(24e) Experimental and Kinetic Modeling Study of Selective Catalytic Reduction of NOx On Fe- and Cu-Based Zeolitic Monolithic Catalysts

The selective catalytic reduction (SCR) of NOx with NH₃ is considered to be a highly promising technique for the efficient reduction of highly detrimental NOx (to N₂) emitted from diesel engine vehicles. Amongst the various catalysts available for SCR, Fe and Cu-based zeolite catalysts are considered to be highly stable and efficient towards NOx conversion over a broader temperature range. Cu-zeolite has been found to be a very good low temperatures (< 350 ^oC) NOx conversion catalyst. However, Fe-zeolite has been found to be a better catalyst at higher temperatures (> 350 ^oC).

This is a comprehensive experimental study coupled with the kinetic modeling of key SCR reactions. A comparison is made between Fe- and Cu-zeolite catalysts and the observed differences between the two catalysts are explained with the kinetic model. These experiments included NH₃ and NOx uptake and temperature-programmed desorption (TPD), NO and NH₃ oxidation, standard SCR (NO+NH₃), fast SCR (NO+NO₂+NH₃), and NO₂ SCR (NO₂+NH₃). 

The Cu-zeolite catalyst was seen to have higher ammonia and NO₂ storage capacities. It was insensitive to NO₂/NOx ratios at lower temperatures and gave very high NOx conversions. However, Fe-zeolite catalyst was found be a better NO oxidation catalyst and NO₂ was found to have a strong inhibition on NO oxidation reaction.  NH₃ was seen to inhibit the standard SCR reaction on both Fe and Cu-zeolites at lower temperatures. But this inhibition was less pronounced for Cu and it disappeared at slightly higher temperatures. Ammonium nitrate was found to inhibit NOx reduction at lower temperatures in the presence of excess feed NO₂.
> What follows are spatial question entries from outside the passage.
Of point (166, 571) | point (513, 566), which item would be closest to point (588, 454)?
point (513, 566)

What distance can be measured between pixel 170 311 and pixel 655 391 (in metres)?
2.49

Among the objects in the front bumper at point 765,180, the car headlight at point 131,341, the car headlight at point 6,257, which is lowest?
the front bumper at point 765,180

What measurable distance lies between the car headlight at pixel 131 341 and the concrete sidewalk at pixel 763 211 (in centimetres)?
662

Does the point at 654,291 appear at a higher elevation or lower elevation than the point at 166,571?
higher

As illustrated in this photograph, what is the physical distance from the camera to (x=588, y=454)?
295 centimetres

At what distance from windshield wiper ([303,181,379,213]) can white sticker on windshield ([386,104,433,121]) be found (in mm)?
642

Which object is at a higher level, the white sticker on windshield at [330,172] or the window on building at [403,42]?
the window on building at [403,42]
Monolith catalysts with different washcoat loadings, washcoat thicknesses and lengths were synthesized to study the mass transfer limitations in zeolite catalysts. A steady state experimental study of various SCR reactions showed the presence of washcoat diffusion limitations at intermediate temperature range and hence these diffusion limitations should be considered in any kinetic model and catalyst designs. A detailed analysis of the effect of temperature on the transitions between the controlling regimes (for various SCR reactions) is presented.

A kinetic model which includes the effect of washcoat diffusion limitations is developed on the basis of all the above experimental observations. A good agreement is obtained between the experimental observations and the model predictions.

Keywords: Selective Catalytic Reduction, Cu-zeolite, Fe-zeolite, Standard SCR, Fast SCR, Ammonia oxidation, NO Oxidation, Washcoat diffusion, Mass transfer, Kinetic model.